──────── ENTRIES SUPPLIED ────────

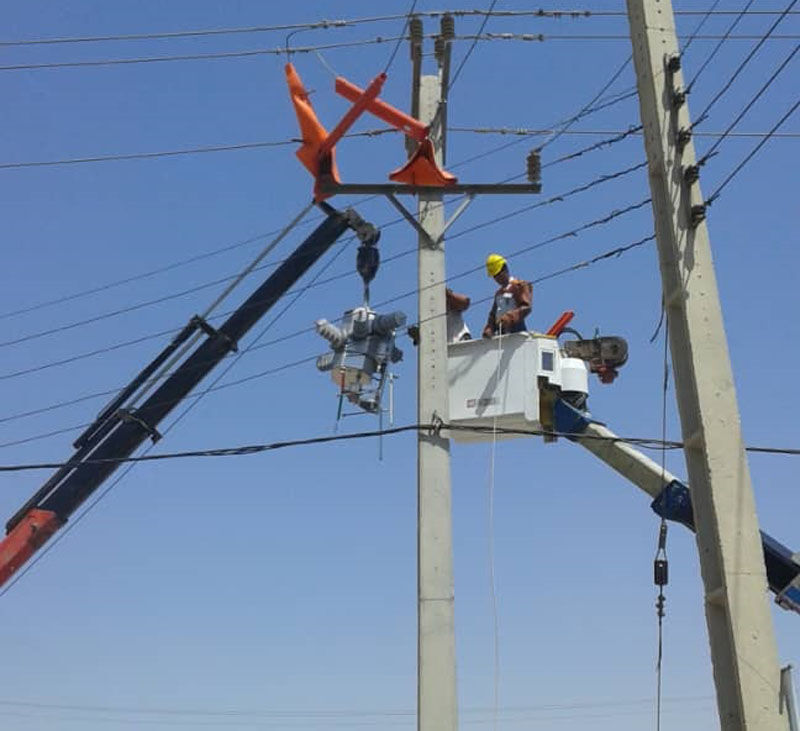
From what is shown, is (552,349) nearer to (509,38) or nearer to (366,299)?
(366,299)

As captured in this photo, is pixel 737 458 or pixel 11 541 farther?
pixel 11 541

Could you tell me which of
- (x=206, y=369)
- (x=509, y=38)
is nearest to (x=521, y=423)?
(x=509, y=38)

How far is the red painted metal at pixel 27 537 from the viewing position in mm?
15570

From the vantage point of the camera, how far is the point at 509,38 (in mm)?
12516

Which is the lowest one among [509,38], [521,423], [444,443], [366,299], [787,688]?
[787,688]

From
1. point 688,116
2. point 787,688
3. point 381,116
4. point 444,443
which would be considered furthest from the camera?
point 381,116

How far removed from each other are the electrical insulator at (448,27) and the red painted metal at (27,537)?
861 cm

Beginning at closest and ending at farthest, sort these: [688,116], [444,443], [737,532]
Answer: [737,532], [688,116], [444,443]

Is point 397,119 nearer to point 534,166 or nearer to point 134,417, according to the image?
point 534,166

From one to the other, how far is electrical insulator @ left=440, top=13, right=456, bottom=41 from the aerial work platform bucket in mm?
3143

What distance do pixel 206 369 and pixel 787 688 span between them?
11.2 meters

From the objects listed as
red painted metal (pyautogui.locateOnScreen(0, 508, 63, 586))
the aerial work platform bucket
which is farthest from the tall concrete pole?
red painted metal (pyautogui.locateOnScreen(0, 508, 63, 586))

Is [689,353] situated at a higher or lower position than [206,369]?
lower

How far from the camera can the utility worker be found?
11.2 meters
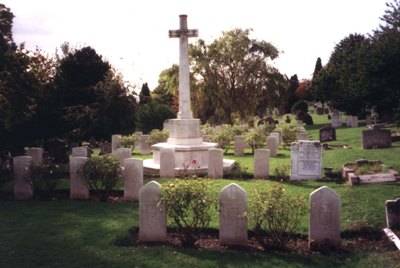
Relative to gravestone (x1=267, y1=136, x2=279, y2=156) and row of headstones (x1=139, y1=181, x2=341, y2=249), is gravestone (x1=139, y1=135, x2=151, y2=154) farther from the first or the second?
row of headstones (x1=139, y1=181, x2=341, y2=249)

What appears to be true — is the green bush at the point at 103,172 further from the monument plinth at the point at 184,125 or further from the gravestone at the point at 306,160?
the gravestone at the point at 306,160

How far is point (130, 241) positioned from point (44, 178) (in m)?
4.75

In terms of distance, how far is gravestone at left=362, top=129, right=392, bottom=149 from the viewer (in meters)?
18.4

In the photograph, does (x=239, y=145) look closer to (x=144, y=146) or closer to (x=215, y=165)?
(x=144, y=146)

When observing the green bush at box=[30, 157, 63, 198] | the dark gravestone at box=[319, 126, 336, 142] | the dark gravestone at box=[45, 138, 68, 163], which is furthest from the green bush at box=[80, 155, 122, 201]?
the dark gravestone at box=[319, 126, 336, 142]

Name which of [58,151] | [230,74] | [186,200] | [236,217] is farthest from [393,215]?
[230,74]

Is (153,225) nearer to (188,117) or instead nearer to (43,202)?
(43,202)

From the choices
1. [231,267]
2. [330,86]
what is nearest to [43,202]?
[231,267]

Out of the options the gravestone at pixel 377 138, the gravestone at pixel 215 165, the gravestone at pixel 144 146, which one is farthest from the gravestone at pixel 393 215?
the gravestone at pixel 144 146

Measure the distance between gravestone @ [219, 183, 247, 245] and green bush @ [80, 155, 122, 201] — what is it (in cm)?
425

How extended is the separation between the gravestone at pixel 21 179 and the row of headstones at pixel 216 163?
13.3 feet

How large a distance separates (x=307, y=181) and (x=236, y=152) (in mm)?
7672

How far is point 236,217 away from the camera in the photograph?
24.1 feet

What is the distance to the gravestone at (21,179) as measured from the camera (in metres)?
11.1
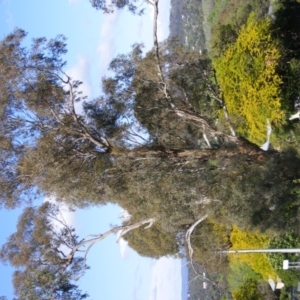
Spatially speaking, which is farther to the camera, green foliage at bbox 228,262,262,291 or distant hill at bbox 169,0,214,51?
distant hill at bbox 169,0,214,51

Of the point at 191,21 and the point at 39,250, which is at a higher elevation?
the point at 191,21

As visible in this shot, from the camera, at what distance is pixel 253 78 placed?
25562mm

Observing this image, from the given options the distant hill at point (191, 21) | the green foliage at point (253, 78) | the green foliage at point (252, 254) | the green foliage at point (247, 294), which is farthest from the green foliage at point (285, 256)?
the distant hill at point (191, 21)

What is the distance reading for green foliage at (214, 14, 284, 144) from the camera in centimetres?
2508

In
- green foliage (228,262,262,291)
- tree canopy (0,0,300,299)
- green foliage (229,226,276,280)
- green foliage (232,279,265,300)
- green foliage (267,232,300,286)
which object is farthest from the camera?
green foliage (228,262,262,291)

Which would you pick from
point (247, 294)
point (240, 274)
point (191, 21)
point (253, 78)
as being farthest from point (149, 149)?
point (191, 21)

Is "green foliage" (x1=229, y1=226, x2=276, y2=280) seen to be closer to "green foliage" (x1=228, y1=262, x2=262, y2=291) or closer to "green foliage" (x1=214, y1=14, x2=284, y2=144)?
"green foliage" (x1=228, y1=262, x2=262, y2=291)

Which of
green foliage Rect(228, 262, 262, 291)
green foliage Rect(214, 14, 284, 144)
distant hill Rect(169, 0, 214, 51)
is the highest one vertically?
distant hill Rect(169, 0, 214, 51)

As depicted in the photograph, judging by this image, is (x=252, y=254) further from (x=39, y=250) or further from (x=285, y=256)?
(x=39, y=250)

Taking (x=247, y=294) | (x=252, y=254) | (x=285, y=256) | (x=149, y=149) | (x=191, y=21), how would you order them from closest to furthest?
(x=149, y=149) → (x=247, y=294) → (x=285, y=256) → (x=252, y=254) → (x=191, y=21)

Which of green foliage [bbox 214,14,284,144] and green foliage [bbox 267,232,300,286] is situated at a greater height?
green foliage [bbox 214,14,284,144]

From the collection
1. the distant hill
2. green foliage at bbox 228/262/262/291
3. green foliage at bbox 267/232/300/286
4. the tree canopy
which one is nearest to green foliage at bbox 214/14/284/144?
the tree canopy

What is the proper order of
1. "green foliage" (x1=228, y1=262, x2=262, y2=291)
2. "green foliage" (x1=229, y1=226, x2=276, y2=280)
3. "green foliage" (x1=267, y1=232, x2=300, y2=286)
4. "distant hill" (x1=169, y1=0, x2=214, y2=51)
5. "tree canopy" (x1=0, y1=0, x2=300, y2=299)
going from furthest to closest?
"distant hill" (x1=169, y1=0, x2=214, y2=51), "green foliage" (x1=228, y1=262, x2=262, y2=291), "green foliage" (x1=229, y1=226, x2=276, y2=280), "green foliage" (x1=267, y1=232, x2=300, y2=286), "tree canopy" (x1=0, y1=0, x2=300, y2=299)

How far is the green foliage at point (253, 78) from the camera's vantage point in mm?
25078
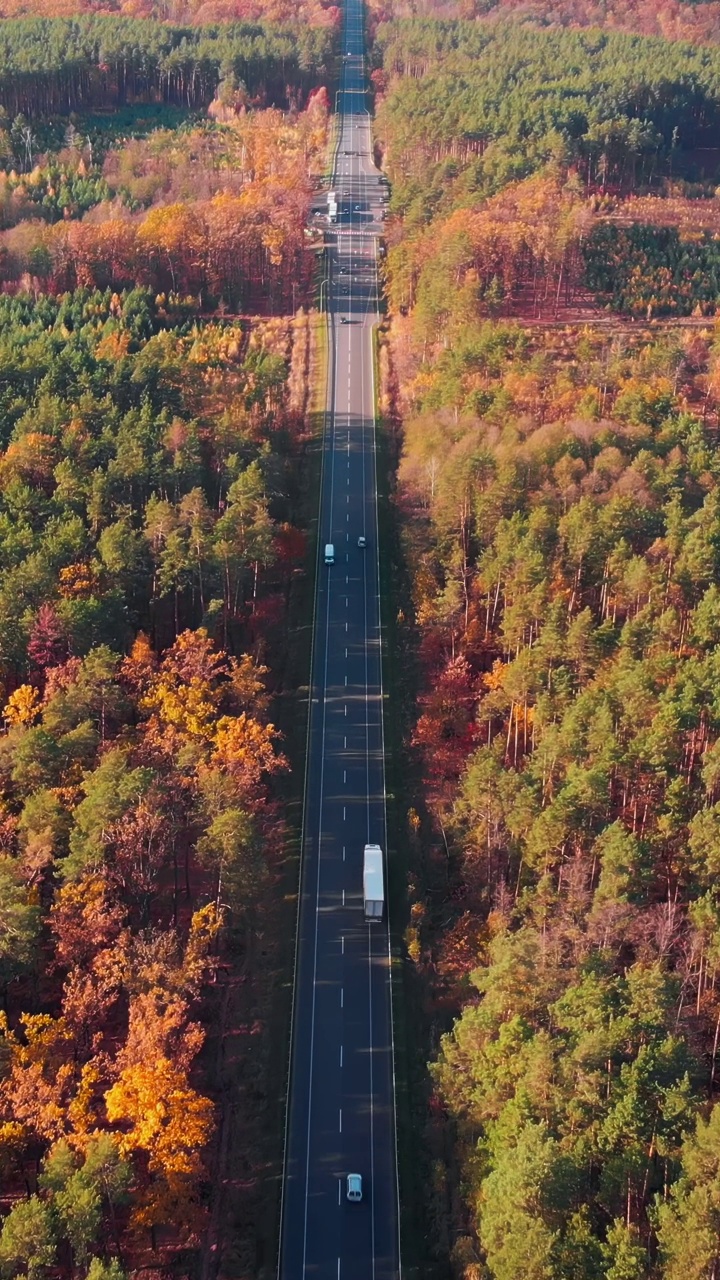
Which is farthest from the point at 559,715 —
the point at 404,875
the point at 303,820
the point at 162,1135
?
the point at 162,1135

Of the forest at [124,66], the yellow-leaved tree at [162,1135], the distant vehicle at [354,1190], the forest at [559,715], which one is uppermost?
the forest at [124,66]

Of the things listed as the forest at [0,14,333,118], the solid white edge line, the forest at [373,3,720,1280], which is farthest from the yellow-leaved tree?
the forest at [0,14,333,118]

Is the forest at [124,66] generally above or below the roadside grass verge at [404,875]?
above

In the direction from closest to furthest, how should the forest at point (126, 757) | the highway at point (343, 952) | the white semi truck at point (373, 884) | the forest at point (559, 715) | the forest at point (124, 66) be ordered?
the forest at point (559, 715) < the forest at point (126, 757) < the highway at point (343, 952) < the white semi truck at point (373, 884) < the forest at point (124, 66)

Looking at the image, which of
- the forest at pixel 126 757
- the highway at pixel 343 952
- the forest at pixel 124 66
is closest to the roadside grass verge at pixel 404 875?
the highway at pixel 343 952

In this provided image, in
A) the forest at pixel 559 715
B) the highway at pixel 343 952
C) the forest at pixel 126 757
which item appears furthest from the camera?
the highway at pixel 343 952

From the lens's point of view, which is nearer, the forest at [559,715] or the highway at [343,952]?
the forest at [559,715]

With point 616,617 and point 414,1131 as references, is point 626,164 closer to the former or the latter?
point 616,617

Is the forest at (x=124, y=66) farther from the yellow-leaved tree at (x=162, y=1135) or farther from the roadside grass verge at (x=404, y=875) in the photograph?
the yellow-leaved tree at (x=162, y=1135)
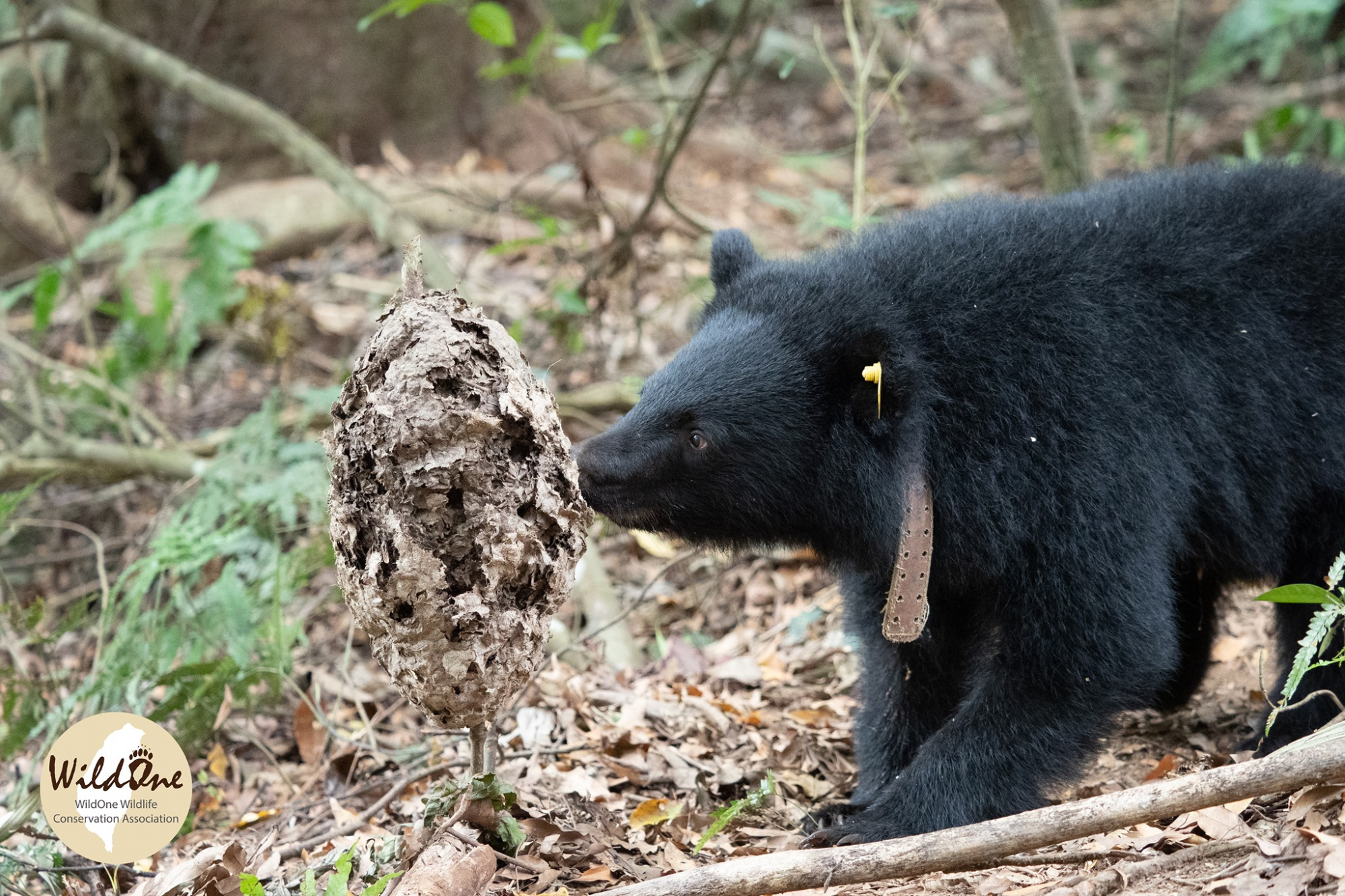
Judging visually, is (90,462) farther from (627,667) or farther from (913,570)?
(913,570)

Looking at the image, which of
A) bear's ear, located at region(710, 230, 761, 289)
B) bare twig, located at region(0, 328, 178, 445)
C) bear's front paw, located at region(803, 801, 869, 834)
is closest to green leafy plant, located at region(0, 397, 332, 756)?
bare twig, located at region(0, 328, 178, 445)

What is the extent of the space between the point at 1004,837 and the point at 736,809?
3.12 ft

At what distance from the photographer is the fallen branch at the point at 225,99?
684 cm

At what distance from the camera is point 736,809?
3404mm

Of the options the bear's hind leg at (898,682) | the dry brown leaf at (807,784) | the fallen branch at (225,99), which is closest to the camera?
the bear's hind leg at (898,682)

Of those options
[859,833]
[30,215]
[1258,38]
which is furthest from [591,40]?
[1258,38]

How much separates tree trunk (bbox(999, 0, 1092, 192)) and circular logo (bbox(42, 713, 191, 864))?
4.62m

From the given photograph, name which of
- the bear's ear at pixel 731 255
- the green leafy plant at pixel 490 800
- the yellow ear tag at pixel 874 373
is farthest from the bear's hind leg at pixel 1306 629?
the green leafy plant at pixel 490 800

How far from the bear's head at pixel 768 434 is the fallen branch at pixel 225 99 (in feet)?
11.7

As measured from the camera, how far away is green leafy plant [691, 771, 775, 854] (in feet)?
11.0

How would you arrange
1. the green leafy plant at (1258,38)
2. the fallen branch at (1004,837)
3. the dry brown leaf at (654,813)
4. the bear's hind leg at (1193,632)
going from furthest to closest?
the green leafy plant at (1258,38)
the bear's hind leg at (1193,632)
the dry brown leaf at (654,813)
the fallen branch at (1004,837)

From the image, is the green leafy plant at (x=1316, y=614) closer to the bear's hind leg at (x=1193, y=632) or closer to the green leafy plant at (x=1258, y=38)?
the bear's hind leg at (x=1193, y=632)

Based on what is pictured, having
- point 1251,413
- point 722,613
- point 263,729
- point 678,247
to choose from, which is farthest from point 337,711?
point 678,247

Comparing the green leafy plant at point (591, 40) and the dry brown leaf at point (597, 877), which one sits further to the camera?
the green leafy plant at point (591, 40)
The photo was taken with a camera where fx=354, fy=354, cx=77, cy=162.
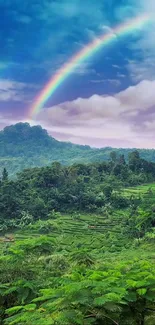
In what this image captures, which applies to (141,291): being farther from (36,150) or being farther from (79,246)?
(36,150)

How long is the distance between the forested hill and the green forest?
84322 mm

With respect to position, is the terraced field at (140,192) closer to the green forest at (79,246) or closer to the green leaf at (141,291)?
the green forest at (79,246)

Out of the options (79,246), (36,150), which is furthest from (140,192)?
(36,150)

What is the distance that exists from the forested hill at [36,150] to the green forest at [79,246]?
8432 cm

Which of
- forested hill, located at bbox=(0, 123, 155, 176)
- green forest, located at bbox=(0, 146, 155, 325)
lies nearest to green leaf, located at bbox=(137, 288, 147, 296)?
green forest, located at bbox=(0, 146, 155, 325)

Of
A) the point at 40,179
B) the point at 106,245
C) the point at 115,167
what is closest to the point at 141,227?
the point at 106,245

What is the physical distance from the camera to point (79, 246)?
33406 mm

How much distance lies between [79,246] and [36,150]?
144733mm

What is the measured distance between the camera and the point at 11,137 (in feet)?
607

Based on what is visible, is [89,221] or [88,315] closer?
[88,315]

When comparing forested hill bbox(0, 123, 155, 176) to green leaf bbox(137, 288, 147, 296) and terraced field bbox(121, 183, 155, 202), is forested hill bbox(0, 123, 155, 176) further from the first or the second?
green leaf bbox(137, 288, 147, 296)

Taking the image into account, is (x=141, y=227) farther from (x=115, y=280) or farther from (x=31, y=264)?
(x=115, y=280)

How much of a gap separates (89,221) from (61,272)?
33522mm

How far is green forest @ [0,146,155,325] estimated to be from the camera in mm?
6434
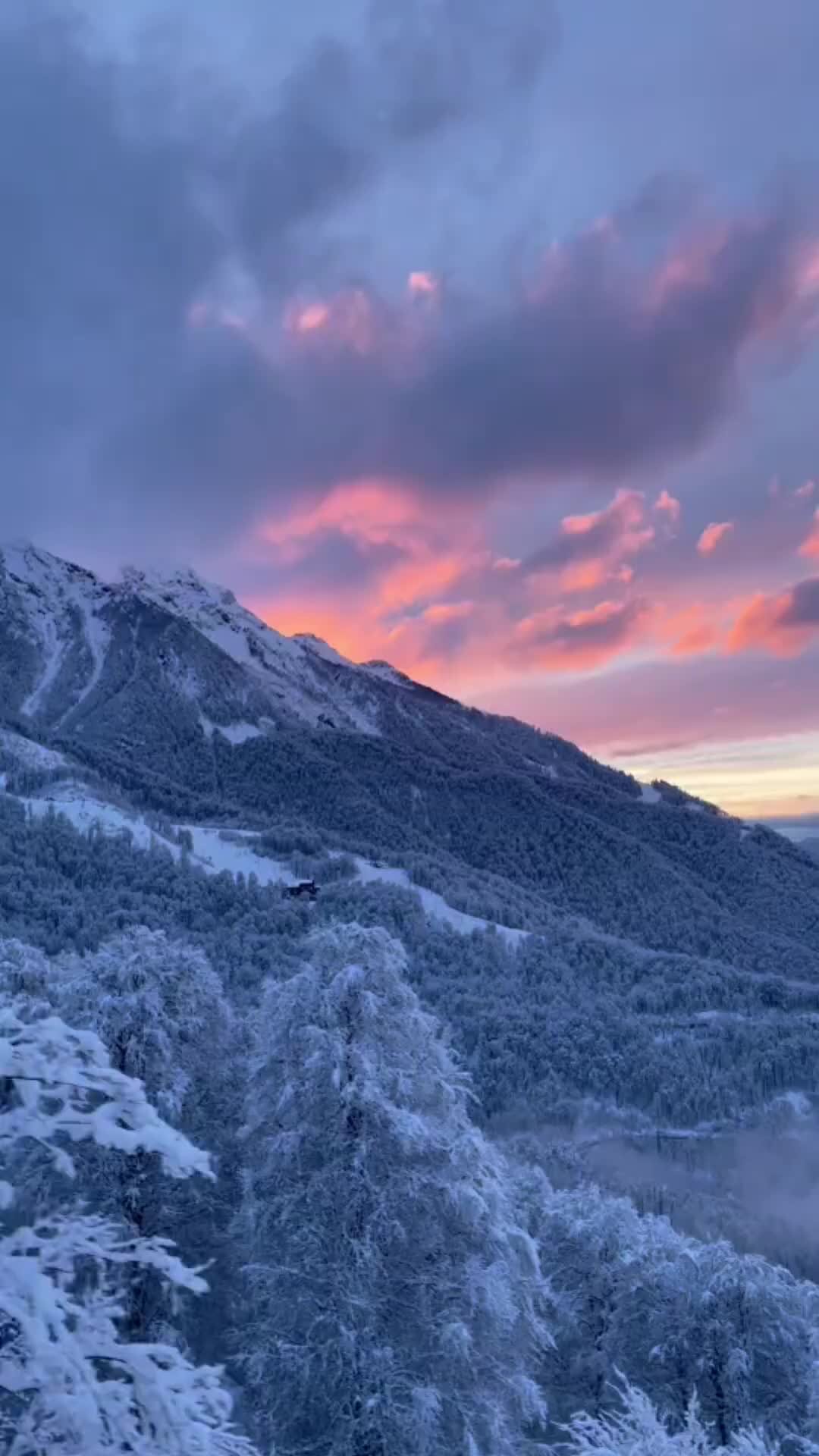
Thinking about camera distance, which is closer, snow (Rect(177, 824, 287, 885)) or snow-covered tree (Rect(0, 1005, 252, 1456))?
snow-covered tree (Rect(0, 1005, 252, 1456))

────────

GIVEN TASK:
Repeat exactly the lines in the entries from the one containing "How long is" to the final line, inclusive, and nothing beyond them; skip pictures.

WRITTEN REPLY:
How long is the distance between the forested hill and the green forest?
84322 mm

With respect to position, is the terraced field at (140,192) closer to the green forest at (79,246) or closer to the green leaf at (141,291)?
the green forest at (79,246)

Out of the options (79,246), (36,150), which is furthest from (140,192)?
(36,150)

What is the distance that exists from the forested hill at [36,150] to the green forest at [79,246]?
8432 cm

Which of
- forested hill, located at bbox=(0, 123, 155, 176)
- green forest, located at bbox=(0, 146, 155, 325)
lies nearest to green leaf, located at bbox=(137, 288, 147, 296)?
green forest, located at bbox=(0, 146, 155, 325)

Of
A) the point at 40,179
B) the point at 106,245
C) the point at 115,167
what is closest to the point at 141,227?
the point at 106,245

What is the physical distance from the camera to point (79, 246)?
33406 mm

How much distance lies between [79,246] and [36,150]?
144733mm

What is the measured distance between the camera and the point at 11,137 (in feet)?
607

Based on what is visible, is [89,221] or [88,315] closer?
[88,315]

When comparing forested hill bbox(0, 123, 155, 176) to green leaf bbox(137, 288, 147, 296) and terraced field bbox(121, 183, 155, 202), is forested hill bbox(0, 123, 155, 176) further from the first or the second?
green leaf bbox(137, 288, 147, 296)

Taking the image into account, is (x=141, y=227) farther from (x=115, y=280) or farther from (x=31, y=264)?
(x=115, y=280)

How much of a gap separates (89,221) from (61,272)?
33522mm

How far is green forest @ [0,146,155,325] estimated to be from the camera in mm?
6434
Thinking about camera distance, which is closer, snow (Rect(177, 824, 287, 885)) or snow-covered tree (Rect(0, 1005, 252, 1456))?
snow-covered tree (Rect(0, 1005, 252, 1456))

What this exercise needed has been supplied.